Hi dev team I have a question regarding the Run class s fini Outerbounds #dev-metaflow

Hi dev team, I have a question regarding the Run c...

user

08/09/2022, 4:11 AM

Hi dev team, I have a question regarding the Run class's 'finished' property. Is it supposed to be 'True' when a run fails prior to the end step? In my testing, it remained 'False' after I ran a flow that failed in an intermediate step. I brought up the issue on github and go into more detail there. I thought here might also be a good place to discuss. My apologies if discussion should be left to the github issue.
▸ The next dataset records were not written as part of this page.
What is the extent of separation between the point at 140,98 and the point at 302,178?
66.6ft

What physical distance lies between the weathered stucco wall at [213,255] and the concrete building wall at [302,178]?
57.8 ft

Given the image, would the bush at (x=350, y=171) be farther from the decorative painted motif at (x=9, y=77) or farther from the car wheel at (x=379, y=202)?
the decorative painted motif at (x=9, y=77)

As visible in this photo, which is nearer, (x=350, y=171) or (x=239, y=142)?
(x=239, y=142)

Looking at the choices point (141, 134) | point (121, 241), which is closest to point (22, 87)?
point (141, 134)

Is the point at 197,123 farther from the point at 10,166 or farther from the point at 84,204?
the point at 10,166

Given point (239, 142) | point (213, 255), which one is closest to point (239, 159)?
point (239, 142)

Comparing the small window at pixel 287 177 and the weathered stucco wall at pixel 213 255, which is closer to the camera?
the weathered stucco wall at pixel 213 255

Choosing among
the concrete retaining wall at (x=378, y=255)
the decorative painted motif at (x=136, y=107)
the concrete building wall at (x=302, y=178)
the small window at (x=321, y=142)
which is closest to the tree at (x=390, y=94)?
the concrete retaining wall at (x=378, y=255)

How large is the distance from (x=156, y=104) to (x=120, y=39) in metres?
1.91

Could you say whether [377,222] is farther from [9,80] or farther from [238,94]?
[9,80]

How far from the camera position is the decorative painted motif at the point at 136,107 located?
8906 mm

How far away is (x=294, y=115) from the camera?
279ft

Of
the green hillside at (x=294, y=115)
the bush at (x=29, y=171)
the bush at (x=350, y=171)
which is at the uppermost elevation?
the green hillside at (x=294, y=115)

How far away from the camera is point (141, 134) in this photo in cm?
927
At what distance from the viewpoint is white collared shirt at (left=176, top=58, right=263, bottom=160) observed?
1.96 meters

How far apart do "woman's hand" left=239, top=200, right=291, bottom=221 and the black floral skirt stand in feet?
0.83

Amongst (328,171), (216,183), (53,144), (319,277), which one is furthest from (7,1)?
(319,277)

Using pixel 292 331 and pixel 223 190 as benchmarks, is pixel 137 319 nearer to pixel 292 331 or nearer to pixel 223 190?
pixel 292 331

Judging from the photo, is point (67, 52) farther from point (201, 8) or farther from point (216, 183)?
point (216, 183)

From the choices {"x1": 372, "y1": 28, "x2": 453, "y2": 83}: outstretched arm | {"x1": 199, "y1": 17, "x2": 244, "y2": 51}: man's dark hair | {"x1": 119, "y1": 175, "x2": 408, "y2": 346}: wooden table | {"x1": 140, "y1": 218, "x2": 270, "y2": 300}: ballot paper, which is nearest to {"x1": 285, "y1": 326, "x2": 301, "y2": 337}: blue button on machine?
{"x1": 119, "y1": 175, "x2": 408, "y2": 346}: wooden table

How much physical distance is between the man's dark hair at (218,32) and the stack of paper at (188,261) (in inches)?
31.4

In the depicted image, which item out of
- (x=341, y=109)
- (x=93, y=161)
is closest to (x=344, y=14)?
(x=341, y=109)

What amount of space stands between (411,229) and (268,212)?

Thank you for your time!

✅ 1

ancient-application-36103

08/09/2022, 4:12 AM

Hey Chris! Thanks for creating the issue! This (or GH) is indeed the right place to discuss this issue.

ancient-application-36103

08/09/2022, 4:13 AM

Let me quickly read through the issue.

ancient-application-36103

08/09/2022, 4:17 AM

As you pointed out in the issue - determining that a run has indeed failed can often times be difficult to assess without any heuristic. We should definitely fix the doc string for

finished

to reflect this issue.

ancient-application-36103

08/09/2022, 4:20 AM

finished

as currently defined in the API docs -

Copy code

Indicates whether or not the run completed.
A run completed if its 'end' step completed.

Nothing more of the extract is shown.